→ Records for this task:
• • • • • • •

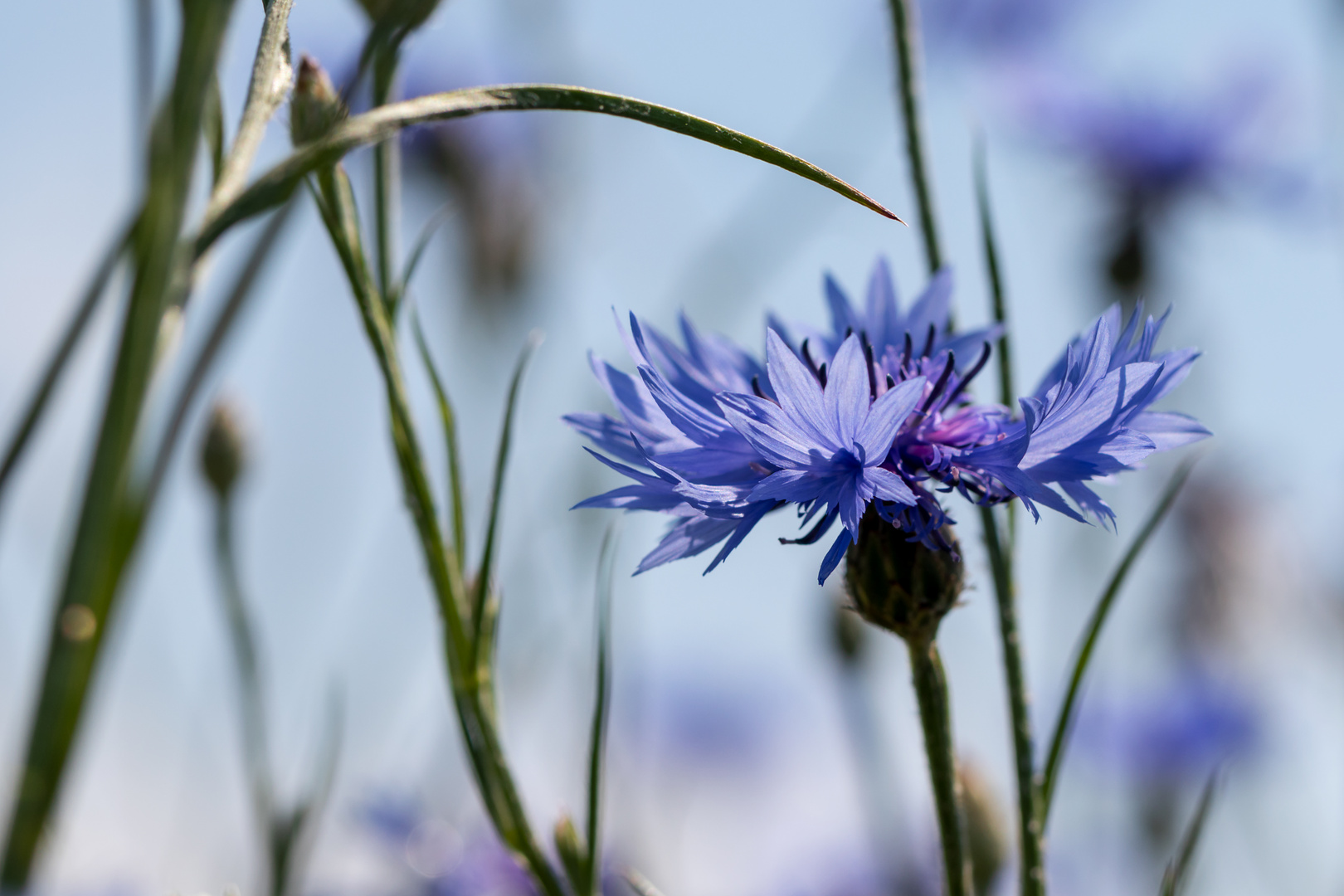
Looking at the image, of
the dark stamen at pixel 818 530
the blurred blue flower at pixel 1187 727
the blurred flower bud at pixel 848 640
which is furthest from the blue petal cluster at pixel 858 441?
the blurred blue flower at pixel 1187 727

• • • • • • •

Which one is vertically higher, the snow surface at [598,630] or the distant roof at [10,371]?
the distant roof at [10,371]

• • • • • • •

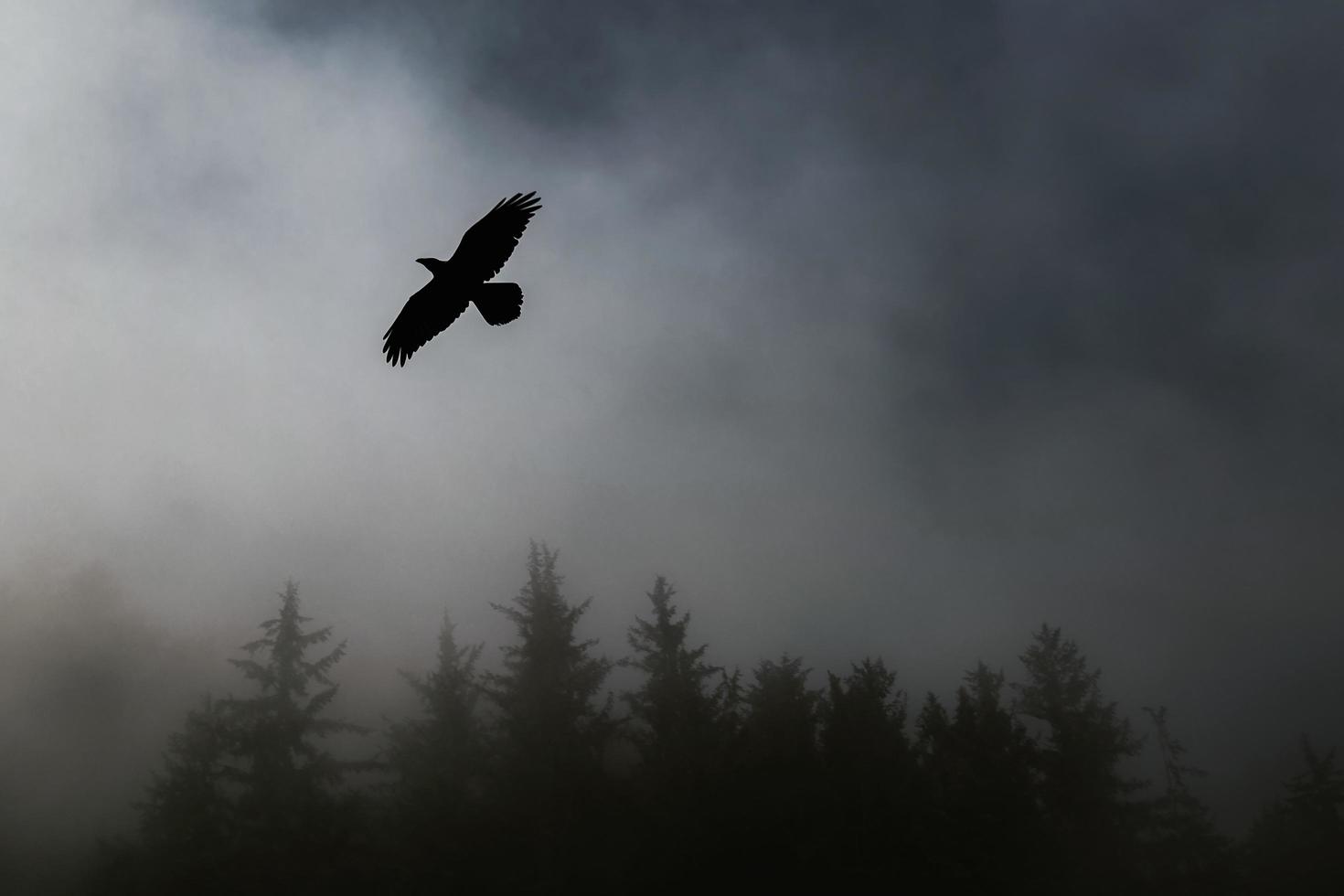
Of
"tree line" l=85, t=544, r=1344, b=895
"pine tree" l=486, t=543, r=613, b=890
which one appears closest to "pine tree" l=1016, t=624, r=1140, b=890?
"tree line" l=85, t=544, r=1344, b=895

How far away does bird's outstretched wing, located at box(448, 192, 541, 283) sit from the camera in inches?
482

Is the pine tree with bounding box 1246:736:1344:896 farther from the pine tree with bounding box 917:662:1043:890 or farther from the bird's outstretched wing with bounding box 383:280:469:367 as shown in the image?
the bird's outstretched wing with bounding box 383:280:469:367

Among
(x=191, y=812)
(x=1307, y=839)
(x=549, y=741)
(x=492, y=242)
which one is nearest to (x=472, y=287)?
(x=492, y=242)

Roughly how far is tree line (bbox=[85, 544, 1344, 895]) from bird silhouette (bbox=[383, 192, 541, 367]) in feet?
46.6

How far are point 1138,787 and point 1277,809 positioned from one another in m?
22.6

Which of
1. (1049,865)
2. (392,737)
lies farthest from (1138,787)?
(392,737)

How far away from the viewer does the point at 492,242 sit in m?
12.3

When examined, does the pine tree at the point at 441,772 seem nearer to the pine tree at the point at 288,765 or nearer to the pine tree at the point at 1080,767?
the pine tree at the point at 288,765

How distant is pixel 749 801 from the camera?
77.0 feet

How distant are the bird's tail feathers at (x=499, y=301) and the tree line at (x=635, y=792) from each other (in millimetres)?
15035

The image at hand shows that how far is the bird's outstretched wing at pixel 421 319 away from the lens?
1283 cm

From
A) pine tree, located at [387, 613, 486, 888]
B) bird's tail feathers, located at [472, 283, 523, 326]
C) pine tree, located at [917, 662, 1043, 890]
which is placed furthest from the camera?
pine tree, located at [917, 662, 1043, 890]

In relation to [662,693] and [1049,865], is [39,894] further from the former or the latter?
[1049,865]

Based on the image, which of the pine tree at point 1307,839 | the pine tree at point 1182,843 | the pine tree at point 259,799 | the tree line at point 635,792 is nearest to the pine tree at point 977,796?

• • • • • • •

→ Directions for this task:
Count the lines in the entries above that contain the string "does" with matching case, and reply with only the number.

→ Response to the exercise:
3